Assignment → Swap "Board" for "Panel" in the data, starting at the line containing "Caesars Superdome - Section" and ending at the line containing "The God of High School - Chapter 545 Page 36". Give only those lines again, with nothing else changed and the pictures left out.

The data →

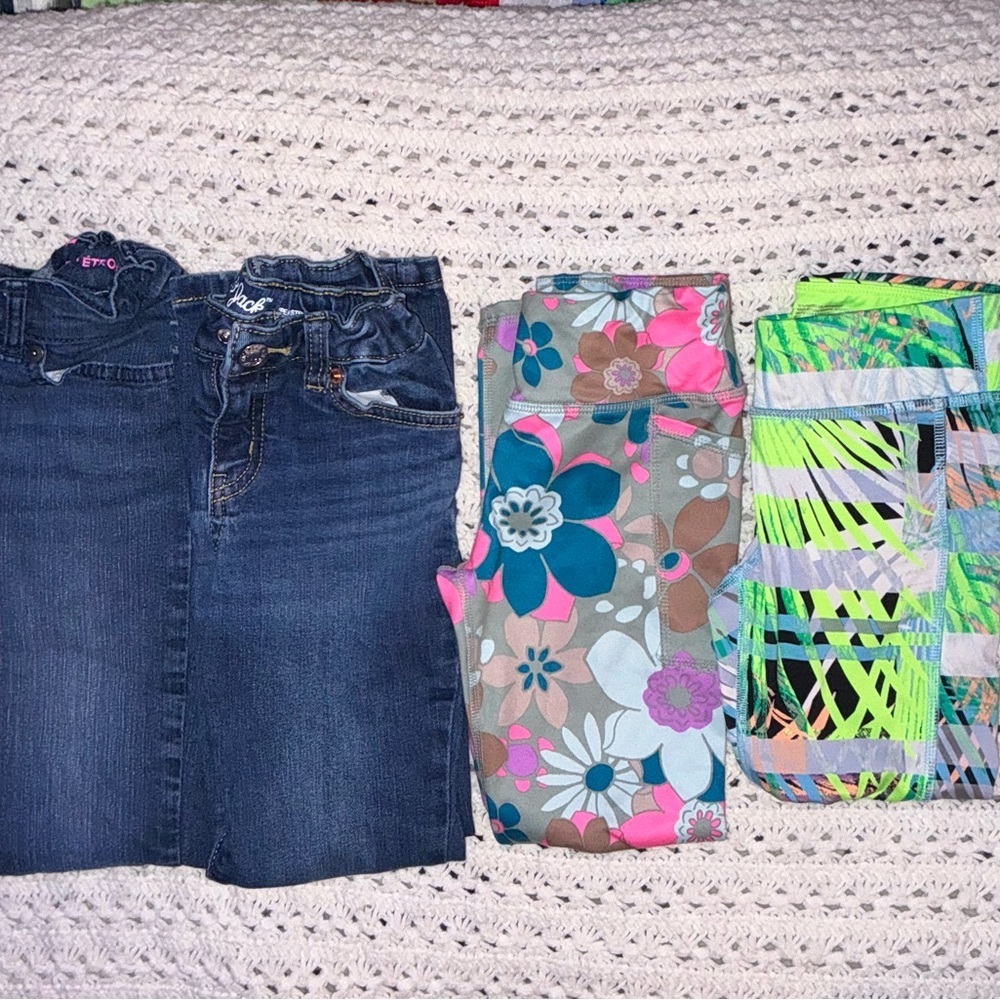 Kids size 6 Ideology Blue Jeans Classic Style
--
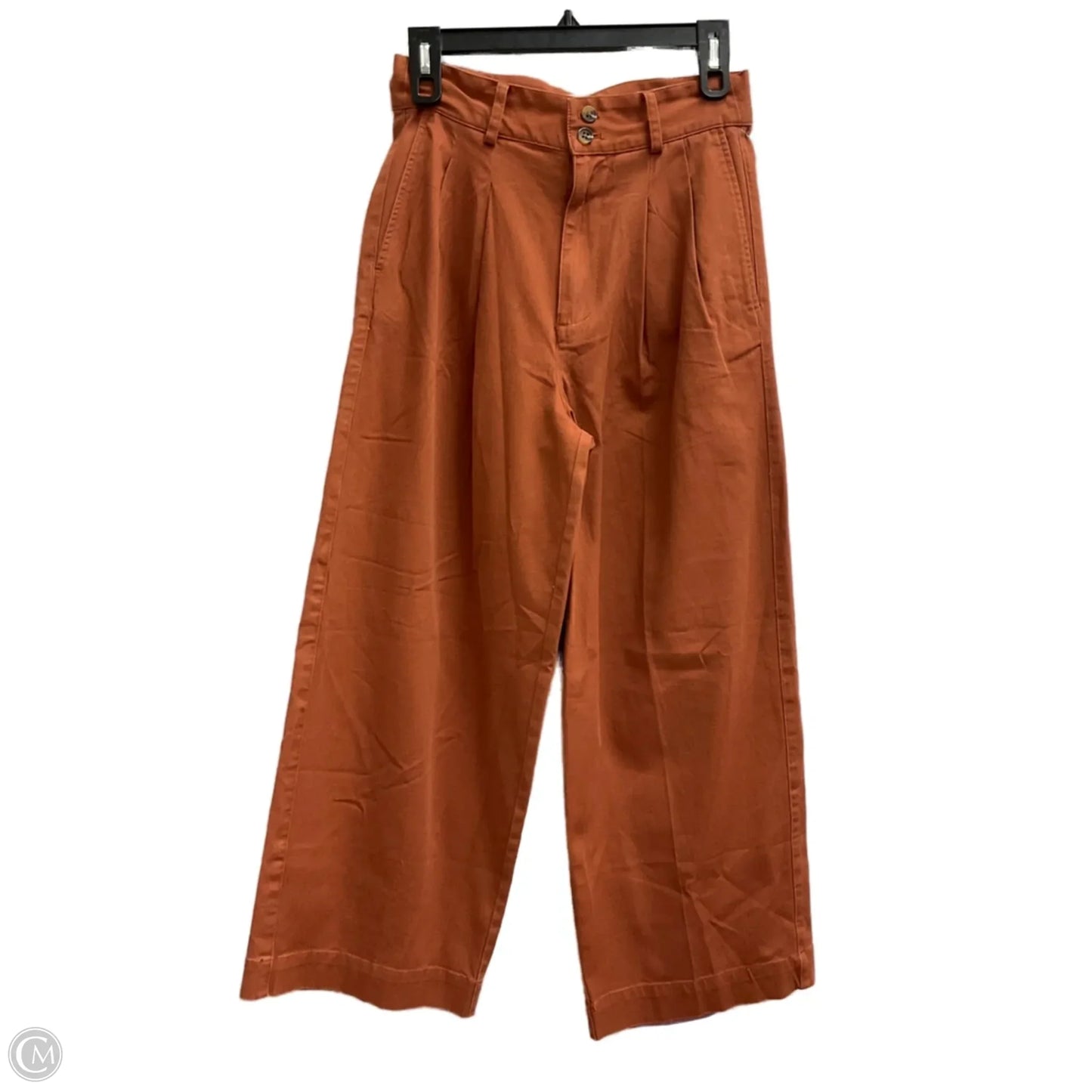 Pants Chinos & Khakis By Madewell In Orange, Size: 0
==
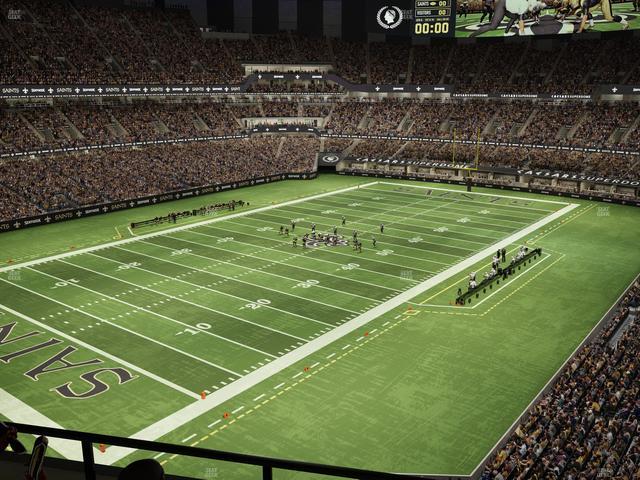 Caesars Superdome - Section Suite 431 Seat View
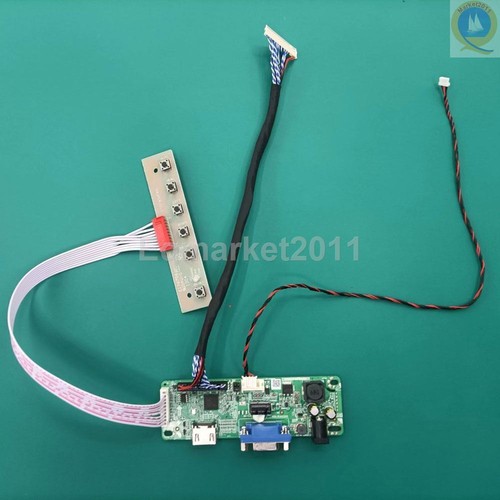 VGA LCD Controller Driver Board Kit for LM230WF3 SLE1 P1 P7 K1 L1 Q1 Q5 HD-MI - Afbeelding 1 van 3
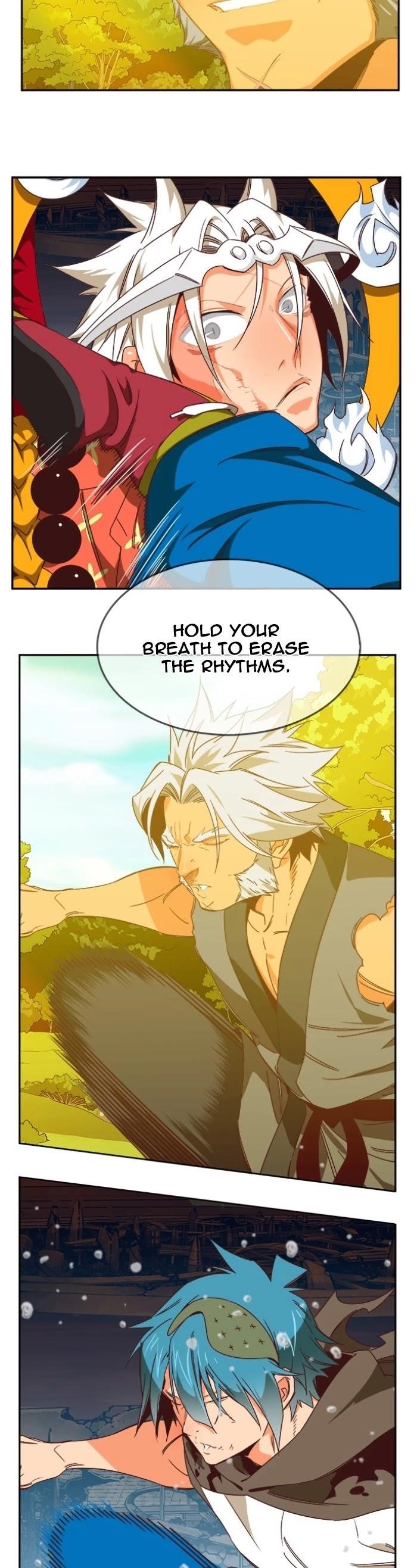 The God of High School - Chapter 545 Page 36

Written answer →
 Caesars Superdome - Section Suite 431 Seat View
 VGA LCD Controller Driver Panel Kit for LM230WF3 SLE1 P1 P7 K1 L1 Q1 Q5 HD-MI - Afbeelding 1 van 3
 The God of High School - Chapter 545 Page 36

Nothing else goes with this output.